» **Task directions**:
Rewrite the items from the start through the line containing "6.7 What value", changing "Average Bolt Extension" to "Mean Bolt Extension" and leaving everything else the same.

[Listed records — start]

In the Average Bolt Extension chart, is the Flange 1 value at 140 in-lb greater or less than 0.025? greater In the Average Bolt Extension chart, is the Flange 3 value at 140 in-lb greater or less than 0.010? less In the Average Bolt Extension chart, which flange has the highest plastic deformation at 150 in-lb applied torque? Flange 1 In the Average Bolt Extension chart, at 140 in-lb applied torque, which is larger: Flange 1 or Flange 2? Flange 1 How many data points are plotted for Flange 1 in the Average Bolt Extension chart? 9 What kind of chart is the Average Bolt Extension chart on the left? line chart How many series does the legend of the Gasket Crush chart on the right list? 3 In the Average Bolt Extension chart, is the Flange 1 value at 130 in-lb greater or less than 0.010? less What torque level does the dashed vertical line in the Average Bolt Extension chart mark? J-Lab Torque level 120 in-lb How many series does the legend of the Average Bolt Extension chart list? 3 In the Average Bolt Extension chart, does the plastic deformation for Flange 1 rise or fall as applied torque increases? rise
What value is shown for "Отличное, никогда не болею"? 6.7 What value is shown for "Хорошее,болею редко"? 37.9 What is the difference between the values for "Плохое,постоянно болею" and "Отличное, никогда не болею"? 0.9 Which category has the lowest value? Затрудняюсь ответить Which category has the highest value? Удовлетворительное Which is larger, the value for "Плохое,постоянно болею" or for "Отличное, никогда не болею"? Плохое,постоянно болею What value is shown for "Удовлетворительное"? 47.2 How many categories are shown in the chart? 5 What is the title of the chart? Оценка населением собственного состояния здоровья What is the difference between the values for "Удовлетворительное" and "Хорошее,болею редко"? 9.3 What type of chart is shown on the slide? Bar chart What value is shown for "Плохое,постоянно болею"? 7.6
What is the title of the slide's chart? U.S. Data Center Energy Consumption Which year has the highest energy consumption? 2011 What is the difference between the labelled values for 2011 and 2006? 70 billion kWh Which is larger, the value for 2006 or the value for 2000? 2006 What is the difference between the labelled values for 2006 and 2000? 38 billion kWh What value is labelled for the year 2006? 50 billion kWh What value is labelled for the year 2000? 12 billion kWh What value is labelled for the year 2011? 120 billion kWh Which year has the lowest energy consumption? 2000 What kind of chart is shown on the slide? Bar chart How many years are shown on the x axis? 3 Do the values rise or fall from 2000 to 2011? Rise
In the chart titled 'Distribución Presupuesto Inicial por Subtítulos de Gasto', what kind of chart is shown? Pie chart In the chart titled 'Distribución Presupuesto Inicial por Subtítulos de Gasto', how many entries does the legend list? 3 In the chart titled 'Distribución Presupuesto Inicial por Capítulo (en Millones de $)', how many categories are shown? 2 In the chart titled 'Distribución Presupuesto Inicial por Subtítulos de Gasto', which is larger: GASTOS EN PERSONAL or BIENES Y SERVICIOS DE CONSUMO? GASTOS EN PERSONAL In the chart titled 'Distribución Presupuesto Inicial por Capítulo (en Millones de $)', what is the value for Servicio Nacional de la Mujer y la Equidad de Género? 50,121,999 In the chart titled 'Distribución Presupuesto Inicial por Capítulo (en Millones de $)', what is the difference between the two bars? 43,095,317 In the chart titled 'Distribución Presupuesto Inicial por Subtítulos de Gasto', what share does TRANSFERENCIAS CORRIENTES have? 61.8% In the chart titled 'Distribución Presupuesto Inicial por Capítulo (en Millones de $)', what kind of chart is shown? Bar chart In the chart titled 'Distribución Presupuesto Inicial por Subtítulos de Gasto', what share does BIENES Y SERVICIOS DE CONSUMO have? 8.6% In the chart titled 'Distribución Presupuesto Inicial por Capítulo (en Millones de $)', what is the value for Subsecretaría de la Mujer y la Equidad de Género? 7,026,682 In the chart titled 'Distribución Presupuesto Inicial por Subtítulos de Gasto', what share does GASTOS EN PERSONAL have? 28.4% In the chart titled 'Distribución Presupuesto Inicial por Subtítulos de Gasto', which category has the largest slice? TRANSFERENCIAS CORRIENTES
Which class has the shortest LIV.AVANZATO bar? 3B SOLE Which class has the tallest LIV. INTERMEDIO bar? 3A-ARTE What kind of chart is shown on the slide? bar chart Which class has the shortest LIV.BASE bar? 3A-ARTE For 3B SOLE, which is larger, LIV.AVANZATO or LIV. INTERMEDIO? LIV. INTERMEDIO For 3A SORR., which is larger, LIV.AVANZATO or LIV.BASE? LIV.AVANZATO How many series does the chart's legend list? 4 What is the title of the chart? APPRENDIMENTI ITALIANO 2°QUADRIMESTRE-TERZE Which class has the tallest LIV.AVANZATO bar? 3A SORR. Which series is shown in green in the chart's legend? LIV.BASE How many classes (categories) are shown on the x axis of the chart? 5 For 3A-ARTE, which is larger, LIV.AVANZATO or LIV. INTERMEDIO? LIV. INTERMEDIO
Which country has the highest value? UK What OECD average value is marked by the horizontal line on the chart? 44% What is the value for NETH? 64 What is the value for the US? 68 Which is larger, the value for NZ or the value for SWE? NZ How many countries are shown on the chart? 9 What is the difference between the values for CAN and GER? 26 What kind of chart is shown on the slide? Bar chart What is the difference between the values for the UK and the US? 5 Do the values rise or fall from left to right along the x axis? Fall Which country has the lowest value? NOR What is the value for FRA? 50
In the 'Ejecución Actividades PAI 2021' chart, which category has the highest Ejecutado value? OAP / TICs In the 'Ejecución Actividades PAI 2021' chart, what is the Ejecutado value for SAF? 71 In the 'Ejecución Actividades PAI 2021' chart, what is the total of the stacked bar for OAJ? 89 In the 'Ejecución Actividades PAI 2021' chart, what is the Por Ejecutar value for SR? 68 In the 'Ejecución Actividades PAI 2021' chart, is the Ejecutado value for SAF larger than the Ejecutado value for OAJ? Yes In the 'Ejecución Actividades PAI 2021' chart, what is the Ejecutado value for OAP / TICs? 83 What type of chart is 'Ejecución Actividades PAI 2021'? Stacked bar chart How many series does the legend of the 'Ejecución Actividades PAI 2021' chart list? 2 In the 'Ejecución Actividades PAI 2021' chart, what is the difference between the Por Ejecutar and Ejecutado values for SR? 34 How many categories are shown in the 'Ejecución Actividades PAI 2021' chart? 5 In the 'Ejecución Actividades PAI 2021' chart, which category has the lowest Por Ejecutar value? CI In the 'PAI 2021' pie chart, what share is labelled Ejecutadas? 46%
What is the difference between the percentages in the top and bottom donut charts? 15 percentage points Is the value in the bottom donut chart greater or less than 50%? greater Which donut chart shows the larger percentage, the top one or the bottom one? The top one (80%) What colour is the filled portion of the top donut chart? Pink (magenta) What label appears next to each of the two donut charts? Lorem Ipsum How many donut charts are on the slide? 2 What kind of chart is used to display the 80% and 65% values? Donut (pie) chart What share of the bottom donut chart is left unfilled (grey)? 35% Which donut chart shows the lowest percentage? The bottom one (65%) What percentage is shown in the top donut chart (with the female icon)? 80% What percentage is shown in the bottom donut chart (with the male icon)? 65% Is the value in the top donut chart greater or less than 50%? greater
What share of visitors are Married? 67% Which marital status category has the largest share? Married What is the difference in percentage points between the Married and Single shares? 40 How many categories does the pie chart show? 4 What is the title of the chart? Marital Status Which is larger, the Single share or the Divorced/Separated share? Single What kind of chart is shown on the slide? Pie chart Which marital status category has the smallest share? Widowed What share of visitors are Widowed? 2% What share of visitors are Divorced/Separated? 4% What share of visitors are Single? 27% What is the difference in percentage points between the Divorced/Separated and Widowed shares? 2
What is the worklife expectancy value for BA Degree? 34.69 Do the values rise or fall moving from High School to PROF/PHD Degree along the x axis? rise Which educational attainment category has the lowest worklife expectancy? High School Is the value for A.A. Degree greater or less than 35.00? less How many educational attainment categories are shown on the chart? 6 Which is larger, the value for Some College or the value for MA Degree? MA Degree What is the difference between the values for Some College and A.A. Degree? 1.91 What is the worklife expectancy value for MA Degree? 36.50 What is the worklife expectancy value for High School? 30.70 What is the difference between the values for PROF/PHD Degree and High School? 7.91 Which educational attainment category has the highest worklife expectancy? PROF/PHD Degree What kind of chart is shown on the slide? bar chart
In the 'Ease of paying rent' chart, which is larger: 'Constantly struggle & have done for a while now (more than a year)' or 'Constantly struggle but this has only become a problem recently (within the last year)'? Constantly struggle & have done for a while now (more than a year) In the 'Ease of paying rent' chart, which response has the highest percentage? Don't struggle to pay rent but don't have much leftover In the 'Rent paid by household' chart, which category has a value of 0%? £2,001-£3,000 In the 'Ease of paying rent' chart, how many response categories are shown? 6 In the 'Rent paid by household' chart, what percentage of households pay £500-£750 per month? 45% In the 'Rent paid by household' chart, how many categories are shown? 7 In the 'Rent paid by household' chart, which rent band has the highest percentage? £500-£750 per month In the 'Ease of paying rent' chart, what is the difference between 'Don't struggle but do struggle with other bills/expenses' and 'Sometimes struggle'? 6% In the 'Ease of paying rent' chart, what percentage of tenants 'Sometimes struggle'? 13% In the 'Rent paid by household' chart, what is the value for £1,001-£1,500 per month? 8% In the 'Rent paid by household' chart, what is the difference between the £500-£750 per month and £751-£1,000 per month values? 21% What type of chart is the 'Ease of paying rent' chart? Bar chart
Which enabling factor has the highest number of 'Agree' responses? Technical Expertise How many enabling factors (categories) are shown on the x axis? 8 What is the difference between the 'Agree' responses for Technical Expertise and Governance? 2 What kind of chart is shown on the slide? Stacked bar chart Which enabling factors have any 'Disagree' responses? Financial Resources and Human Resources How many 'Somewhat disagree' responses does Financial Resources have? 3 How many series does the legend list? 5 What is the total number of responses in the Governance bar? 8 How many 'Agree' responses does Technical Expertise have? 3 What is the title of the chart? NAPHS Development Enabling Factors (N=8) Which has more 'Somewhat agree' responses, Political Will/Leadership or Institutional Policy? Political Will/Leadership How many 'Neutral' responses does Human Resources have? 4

[Listed records — finish]

» **Answer to the exercise**:
In the Mean Bolt Extension chart, is the Flange 1 value at 140 in-lb greater or less than 0.025? greater In the Mean Bolt Extension chart, is the Flange 3 value at 140 in-lb greater or less than 0.010? less In the Mean Bolt Extension chart, which flange has the highest plastic deformation at 150 in-lb applied torque? Flange 1 In the Mean Bolt Extension chart, at 140 in-lb applied torque, which is larger: Flange 1 or Flange 2? Flange 1 How many data points are plotted for Flange 1 in the Mean Bolt Extension chart? 9 What kind of chart is the Mean Bolt Extension chart on the left? line chart How many series does the legend of the Gasket Crush chart on the right list? 3 In the Mean Bolt Extension chart, is the Flange 1 value at 130 in-lb greater or less than 0.010? less What torque level does the dashed vertical line in the Mean Bolt Extension chart mark? J-Lab Torque level 120 in-lb How many series does the legend of the Mean Bolt Extension chart list? 3 In the Mean Bolt Extension chart, does the plastic deformation for Flange 1 rise or fall as applied torque increases? rise
What value is shown for "Отличное, никогда не болею"? 6.7 What value is shown for "Хорошее,болею редко"? 37.9 What is the difference between the values for "Плохое,постоянно болею" and "Отличное, никогда не болею"? 0.9 Which category has the lowest value? Затрудняюсь ответить Which category has the highest value? Удовлетворительное Which is larger, the value for "Плохое,постоянно болею" or for "Отличное, никогда не болею"? Плохое,постоянно болею What value is shown for "Удовлетворительное"? 47.2 How many categories are shown in the chart? 5 What is the title of the chart? Оценка населением собственного состояния здоровья What is the difference between the values for "Удовлетворительное" and "Хорошее,болею редко"? 9.3 What type of chart is shown on the slide? Bar chart What value is shown for "Плохое,постоянно болею"? 7.6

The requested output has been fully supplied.